According to Dr. Anthony Pong, a paediatric allergist in Ottawa, these reactions often occur in people who suffer from hay fever. He says the allergies can occur at any time of the year, but may be more severe during pollen season.
An article published by the Department of Dermatology and Venerology in Germany suggests that a majority of food allergy reactions occurs when inhalitive allergies, such as pollen, interact with foods, forming proteins that the immune system reacts to.

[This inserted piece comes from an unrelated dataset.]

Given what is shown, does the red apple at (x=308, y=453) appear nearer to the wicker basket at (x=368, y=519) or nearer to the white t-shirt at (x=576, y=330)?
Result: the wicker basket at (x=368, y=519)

According to the Canadian Food Inspection Agency, the allergenic proteins involved in oral food allergy syndrome are destroyed during heating and canning. This explains why those who suffer from oral allergy syndrome, like Robin, can consume apples and other vegetables when cooked or canned without developing a reaction.
“I had no idea that my hay fever allergies could cause food reactions. It makes me sad.” Robin says. “It’s disappointing. I try to be healthy, and this allergy limits my food variety. I like kiwi and other fruits; I just can’t eat them. It sucks.”
Oral food allergy is associated with specific types of fruits, nuts, and vegetables. Fruits belonging to the apple, plum, and kiwi family are often affected, as are vegetables in the potato and parsley family. Certain nuts, legumes, and seeds can also trigger reactions. Those who suffer from oral food allergies often react to some — but not all — of these food types.
Dr. Pong suggests avoiding eating foods that result in a reaction, and instead consuming “safe” replacement fruits and vegetables, such as berries, citrus, spinach, and green onions.